Помнится, сестра у него в столице проживает. Однако видеть ее ему не доводилось и где живет, не знает.
Вчерашний день Егор Зиновеич весь вечер просидел у кума, маленького, худощавого человечка с совершенно лысой, как биллиардный шар, головой. Выдули целый самовар, пропотели не раз. Деревню вспомнили, повздыхали. Обзаведясь в Петербурге домиком и имея приличные, как он полагал, деньги, Егор Зиновеич о деревне думать, однако, не переставал. Землицы бы своей да хозяйство крепкое, чтоб все издалека спину перед ним ломили. Зиновеича подмывало похвалиться куму своей новой службой, однако умолчал. За вторым самоваром наконец подступил с вопросом, который из головы не вылезал, не видел ли кум на Новом адмиралтействе тех молодых людей, что народ на смуту подбивают?
Спросил и в кума глазками этак прицелился. А кум только плечами пожал: не замечал, дескать.
Об угрозе жандармского ротмистра вызвать Зиновеичева кума на допрос Федот умолчал. Без надобности. Понимать надо, нынче он, Егор Зиновеич, человек не обычный, государственный. И от сознания, что ему доверен покой империи, Зиновеич горд и важен. Разбуди его даже ночью и спроси, каким обязан быть филер, Зиновеич отчеканит: политически и нравственно благонадежным, твердым в своих убеждениях, честным, трезвым, смелым, ловким, сообразительным…
Своими подозрениями о Точисском Егор Зиновеич до поры решил ни с кем не делиться. Даже с ротмистром. Отыщет своего «соседушку», тогда иной сказ…
В жандармском управлении кум Зиновеича раскрылся, что называется, мигом, ничего не утаил. Да и как можно, когда с тебя в самом отделении по охранению общественной безопасности и порядка в столице при санкт-петербургском градоначальнике допрос снимают? Сказал все, как есть, ходят-де неизвестные к ним в мастерские Адмиралтейства. Все больше девица да студент. И внешность каждого описал. Студент смуглолицый, кудрявый, а девица глазаста, белолика и волос русый. Ее, сам слыхивал, мастеровые «дочкой» кличут, может, по ее молодости, а может, и прозвище у нее такое.
Ротмистру Терещенко кум Зиновеича приглянулся. С виду неказистый, по усердие чувствуется. Ротмистр кивнул важно. Сказал, будто одарил:
— Вот что, любезнейший, не желаешь ли государю императору поусердствовать?

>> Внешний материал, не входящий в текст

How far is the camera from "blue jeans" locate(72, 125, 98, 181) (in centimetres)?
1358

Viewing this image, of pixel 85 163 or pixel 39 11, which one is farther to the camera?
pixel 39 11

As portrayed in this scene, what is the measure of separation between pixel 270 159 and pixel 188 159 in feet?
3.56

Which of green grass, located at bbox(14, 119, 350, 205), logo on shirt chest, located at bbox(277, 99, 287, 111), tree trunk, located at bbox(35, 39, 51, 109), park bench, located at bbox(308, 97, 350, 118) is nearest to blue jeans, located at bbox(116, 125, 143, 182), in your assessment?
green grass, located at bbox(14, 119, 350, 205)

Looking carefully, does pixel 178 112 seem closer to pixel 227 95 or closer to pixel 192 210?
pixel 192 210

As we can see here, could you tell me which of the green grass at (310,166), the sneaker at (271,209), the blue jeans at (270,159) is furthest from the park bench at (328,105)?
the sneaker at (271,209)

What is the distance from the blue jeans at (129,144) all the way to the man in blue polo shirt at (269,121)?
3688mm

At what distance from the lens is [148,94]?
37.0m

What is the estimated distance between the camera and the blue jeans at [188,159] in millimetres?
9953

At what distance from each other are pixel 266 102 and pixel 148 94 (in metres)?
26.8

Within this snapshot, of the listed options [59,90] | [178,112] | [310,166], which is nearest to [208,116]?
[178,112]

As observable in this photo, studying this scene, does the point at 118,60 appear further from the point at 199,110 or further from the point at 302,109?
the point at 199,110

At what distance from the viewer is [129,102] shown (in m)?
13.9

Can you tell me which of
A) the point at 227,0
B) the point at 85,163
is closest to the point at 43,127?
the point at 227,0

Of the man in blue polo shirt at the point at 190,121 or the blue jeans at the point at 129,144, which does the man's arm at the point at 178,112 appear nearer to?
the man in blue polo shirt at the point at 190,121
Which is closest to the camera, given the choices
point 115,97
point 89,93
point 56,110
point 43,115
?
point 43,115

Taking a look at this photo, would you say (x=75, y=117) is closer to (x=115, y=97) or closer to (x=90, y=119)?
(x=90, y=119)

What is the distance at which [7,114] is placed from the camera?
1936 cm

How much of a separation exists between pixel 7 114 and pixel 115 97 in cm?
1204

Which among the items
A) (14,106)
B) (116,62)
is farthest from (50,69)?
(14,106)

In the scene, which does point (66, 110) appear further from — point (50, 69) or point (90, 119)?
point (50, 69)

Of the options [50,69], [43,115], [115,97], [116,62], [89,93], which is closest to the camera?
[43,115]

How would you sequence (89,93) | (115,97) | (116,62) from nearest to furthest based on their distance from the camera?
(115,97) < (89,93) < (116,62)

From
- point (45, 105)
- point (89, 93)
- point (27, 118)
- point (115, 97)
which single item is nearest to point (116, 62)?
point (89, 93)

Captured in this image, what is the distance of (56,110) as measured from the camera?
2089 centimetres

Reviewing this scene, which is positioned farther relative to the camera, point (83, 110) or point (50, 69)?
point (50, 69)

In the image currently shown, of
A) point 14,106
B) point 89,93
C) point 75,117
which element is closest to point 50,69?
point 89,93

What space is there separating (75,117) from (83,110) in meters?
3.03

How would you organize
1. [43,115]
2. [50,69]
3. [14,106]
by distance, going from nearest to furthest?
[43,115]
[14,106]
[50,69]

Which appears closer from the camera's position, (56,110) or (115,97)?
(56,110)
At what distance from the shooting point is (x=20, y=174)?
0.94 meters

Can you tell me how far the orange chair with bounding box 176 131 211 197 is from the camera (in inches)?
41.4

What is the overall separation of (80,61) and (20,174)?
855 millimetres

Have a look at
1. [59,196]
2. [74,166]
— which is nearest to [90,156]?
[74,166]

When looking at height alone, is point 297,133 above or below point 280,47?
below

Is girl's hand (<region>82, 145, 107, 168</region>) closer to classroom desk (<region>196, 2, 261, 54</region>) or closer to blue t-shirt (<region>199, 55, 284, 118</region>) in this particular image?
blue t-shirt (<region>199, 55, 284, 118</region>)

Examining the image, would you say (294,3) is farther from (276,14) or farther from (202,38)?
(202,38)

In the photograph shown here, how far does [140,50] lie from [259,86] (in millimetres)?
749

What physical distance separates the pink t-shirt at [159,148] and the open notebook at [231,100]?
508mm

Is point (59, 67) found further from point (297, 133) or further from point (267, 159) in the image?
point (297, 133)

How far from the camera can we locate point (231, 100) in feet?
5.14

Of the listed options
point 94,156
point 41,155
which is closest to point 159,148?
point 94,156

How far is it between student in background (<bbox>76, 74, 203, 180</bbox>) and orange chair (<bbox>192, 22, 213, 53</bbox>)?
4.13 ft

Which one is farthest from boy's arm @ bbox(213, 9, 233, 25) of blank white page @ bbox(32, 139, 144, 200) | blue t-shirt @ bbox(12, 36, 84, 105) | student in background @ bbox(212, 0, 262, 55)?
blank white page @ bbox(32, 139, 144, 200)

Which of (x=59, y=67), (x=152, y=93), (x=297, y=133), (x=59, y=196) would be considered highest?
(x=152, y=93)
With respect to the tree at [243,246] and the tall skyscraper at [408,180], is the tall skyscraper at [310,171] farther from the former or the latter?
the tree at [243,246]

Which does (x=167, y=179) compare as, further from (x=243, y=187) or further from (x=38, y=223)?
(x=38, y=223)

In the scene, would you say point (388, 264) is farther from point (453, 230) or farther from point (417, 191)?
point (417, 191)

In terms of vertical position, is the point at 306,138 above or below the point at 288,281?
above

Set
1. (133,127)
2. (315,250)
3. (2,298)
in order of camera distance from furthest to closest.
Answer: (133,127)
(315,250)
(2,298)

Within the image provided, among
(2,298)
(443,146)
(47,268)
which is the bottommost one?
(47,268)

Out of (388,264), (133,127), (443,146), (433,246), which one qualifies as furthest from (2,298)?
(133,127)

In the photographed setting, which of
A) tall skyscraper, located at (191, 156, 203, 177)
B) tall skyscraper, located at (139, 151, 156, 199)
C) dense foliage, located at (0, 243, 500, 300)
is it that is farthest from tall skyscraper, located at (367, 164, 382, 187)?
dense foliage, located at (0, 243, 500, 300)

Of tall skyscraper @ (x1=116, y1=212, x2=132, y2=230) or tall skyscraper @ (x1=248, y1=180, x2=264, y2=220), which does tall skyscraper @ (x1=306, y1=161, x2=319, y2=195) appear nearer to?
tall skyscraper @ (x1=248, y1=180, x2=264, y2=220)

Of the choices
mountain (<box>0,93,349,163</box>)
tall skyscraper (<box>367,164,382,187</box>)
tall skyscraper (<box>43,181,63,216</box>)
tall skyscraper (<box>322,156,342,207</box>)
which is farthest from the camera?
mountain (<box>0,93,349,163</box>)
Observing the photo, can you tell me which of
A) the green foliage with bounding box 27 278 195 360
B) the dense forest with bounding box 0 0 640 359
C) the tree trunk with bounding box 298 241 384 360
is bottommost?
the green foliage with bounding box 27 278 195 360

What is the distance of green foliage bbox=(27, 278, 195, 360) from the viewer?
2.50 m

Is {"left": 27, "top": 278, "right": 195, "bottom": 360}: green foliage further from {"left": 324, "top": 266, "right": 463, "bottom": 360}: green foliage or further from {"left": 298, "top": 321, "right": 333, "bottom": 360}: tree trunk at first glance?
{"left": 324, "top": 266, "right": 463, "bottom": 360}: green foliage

Кум Зиновеича от такого предложения даже в струнку вытянулся:
— Как же, извольте, мы люди верные, не какие-нибудь христопродавцы. Мы слуги царевы и порядок уважаем.
Сказал, а в душе надежда скачет: «Видать, жалованье приличное положат. Оно же и наградные пойдут, коли старание приложить. Эвона, с чего бы Егорка разбогател».